Obama subsequently said that he did not choose his words well, but added: "I said something that everybody knows is true." Obama had addressed similar themes of guns, religion, and economics in 2004 during an interview with Charlie Rose. Obama's strategist David Axelrod mentioned that Bill Clinton had made similar comments during his presidential campaign in 1991.
Tony Rezko
Obama has been accused of favoritism and improper business dealings with Chicago developer Tony Rezko and associates. Obama held a job from 1993 to 2002 with small Chicago law firm Davis, Miner, Barnhill & Galland, which represented Rezko and his development company, Rezmar. The firm's then senior partner, Allison S. Davis, later went into business with Rezko. When Obama began his political career Rezko supported him, serving on his U.S. Senate finance committee and eventually along with his companies and associates donating $250,000 to his U.S. Senate campaign. Obama later purchased a home, in the process engaging in a series of transactions that involved Rezko's wife, ultimately resulting in a substantial profit for Rezko's development company. Obama acknowledged that the exchange created an appearance of impropriety In 2007, Obama wrote letters on behalf of a low-income building project headed by Rezko and Davis. Obama and Rezko, through their spokespeople, denied that the letters were written as a favor. Obama's spokesman claimed the support was offered solely in the interest of the community.

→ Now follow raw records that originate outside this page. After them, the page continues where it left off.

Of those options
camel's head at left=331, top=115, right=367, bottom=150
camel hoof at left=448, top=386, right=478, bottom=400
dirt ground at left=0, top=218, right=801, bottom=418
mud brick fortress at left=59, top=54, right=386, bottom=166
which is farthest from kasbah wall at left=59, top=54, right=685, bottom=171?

The land trade was reported by the major Chicago newspapers in late 2006, and the low income development transaction was reported locally in June, 2007. The Clinton campaign picked up the issue as a way of impugning Obama's ethics, an effort the Obama campaign attempted to counter by calling attention to Clinton's own Whitewater scandal. When Rezko was charged with federal crimes in connection with the "Operation Board Games" case (which did not involve Obama), the judge assigned to the case a former member of the Independent Counsel team that prosecuted the Whitewater case. Barack Obama's threat to withdraw from NAFTA should be viewed as "political positioning," according to a memo written after the U.S. presidential hopeful's senior economic policy adviser met with Canadian officials. According to a memo written by Canadian consulate staffer Joseph DeMora, after a meeting in Chicago last week with Austan Goolsbee and Canadian Consul General Georges Rioux, assuring from Goosbee suggested Obama's wasn't serious about his comments threatening to pull the United States out of the 15-year-old North American Free Trade Agreement with Canada and Mexico unless it's renegotiated.